**PROBLEM TO WORK ON:** Print the entries below in their entirety, exactly as they are written.
--------------------------------
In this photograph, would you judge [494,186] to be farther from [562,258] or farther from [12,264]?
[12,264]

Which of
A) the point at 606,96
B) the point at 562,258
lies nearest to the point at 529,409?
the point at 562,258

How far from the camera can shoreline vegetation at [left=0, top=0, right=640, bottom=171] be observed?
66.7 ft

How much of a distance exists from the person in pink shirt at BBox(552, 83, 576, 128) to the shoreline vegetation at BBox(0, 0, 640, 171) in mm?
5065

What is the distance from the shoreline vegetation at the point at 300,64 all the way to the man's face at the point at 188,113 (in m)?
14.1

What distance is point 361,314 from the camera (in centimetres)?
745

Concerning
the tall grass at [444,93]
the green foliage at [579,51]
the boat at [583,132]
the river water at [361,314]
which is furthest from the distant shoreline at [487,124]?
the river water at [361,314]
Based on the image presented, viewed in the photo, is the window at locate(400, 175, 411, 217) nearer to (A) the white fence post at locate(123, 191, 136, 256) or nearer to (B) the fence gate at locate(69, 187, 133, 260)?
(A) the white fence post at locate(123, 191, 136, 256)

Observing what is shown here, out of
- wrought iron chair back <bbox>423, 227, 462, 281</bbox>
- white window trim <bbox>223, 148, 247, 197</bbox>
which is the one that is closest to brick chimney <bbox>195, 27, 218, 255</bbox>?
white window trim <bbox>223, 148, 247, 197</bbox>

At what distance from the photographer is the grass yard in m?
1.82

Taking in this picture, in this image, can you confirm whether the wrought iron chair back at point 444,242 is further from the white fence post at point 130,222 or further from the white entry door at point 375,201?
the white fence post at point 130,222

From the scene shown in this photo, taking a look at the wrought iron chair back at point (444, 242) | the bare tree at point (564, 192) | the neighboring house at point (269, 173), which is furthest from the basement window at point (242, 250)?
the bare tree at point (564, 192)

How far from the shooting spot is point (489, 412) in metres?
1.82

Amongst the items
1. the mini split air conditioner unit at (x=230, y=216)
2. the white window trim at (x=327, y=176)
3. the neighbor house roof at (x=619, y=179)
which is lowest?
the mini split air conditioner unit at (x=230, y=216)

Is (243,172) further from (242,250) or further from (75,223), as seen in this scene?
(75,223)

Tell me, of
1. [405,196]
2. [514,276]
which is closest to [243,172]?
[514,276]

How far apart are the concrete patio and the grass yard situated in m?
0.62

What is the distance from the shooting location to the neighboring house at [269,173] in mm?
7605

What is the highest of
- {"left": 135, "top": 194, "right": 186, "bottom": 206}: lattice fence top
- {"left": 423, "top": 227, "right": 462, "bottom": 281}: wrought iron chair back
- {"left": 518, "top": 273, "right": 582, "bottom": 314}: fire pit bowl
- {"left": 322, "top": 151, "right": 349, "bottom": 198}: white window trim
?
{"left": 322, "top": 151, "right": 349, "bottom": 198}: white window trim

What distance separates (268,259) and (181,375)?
--------------------------------
**ANSWER TO THE EXERCISE:**
In this photograph, would you judge [494,186] to be farther from [562,258] or farther from [12,264]?
[12,264]

Which of
A) the point at 606,96
B) the point at 562,258
lies nearest to the point at 529,409?
the point at 562,258

How far from the camera can shoreline vegetation at [left=0, top=0, right=640, bottom=171] be observed?
66.7 ft

How much of a distance exists from the person in pink shirt at BBox(552, 83, 576, 128) to the shoreline vegetation at BBox(0, 0, 640, 171) in mm?
5065

What is the distance from the shoreline vegetation at the point at 300,64 all the way to the man's face at the point at 188,113 (in m)?
14.1

What distance is point 361,314 from the camera (in centimetres)?
745

Concerning
the tall grass at [444,93]
the green foliage at [579,51]
the boat at [583,132]
the river water at [361,314]
which is furthest from the distant shoreline at [487,124]?
the river water at [361,314]
Based on the image presented, viewed in the photo, is the window at locate(400, 175, 411, 217) nearer to (A) the white fence post at locate(123, 191, 136, 256) or nearer to (B) the fence gate at locate(69, 187, 133, 260)?
(A) the white fence post at locate(123, 191, 136, 256)

Observing what is shown here, out of
- wrought iron chair back <bbox>423, 227, 462, 281</bbox>
- white window trim <bbox>223, 148, 247, 197</bbox>
which is the one that is closest to brick chimney <bbox>195, 27, 218, 255</bbox>?
white window trim <bbox>223, 148, 247, 197</bbox>

At what distance from the photographer is the grass yard in m?
1.82

Taking in this picture, in this image, can you confirm whether the wrought iron chair back at point 444,242 is further from the white fence post at point 130,222 or further from the white entry door at point 375,201?
the white fence post at point 130,222

From the scene shown in this photo, taking a look at the wrought iron chair back at point (444, 242) | the bare tree at point (564, 192) | the neighboring house at point (269, 173), which is furthest from the basement window at point (242, 250)?
the bare tree at point (564, 192)

How far from the shooting spot is point (489, 412) in metres?
1.82

Amongst the items
1. the mini split air conditioner unit at (x=230, y=216)
2. the white window trim at (x=327, y=176)
3. the neighbor house roof at (x=619, y=179)
which is lowest?
the mini split air conditioner unit at (x=230, y=216)

Is (243,172) further from (242,250) or further from (75,223), as seen in this scene?
(75,223)

Tell me, of
1. [405,196]
2. [514,276]
which is closest to [243,172]?
[514,276]

How far apart are the concrete patio and the grass yard situated in m?
0.62

What is the distance from the shooting location to the neighboring house at [269,173] in mm?
7605

What is the highest of
- {"left": 135, "top": 194, "right": 186, "bottom": 206}: lattice fence top
- {"left": 423, "top": 227, "right": 462, "bottom": 281}: wrought iron chair back
- {"left": 518, "top": 273, "right": 582, "bottom": 314}: fire pit bowl
- {"left": 322, "top": 151, "right": 349, "bottom": 198}: white window trim
?
{"left": 322, "top": 151, "right": 349, "bottom": 198}: white window trim

What distance separates (268,259) and (181,375)?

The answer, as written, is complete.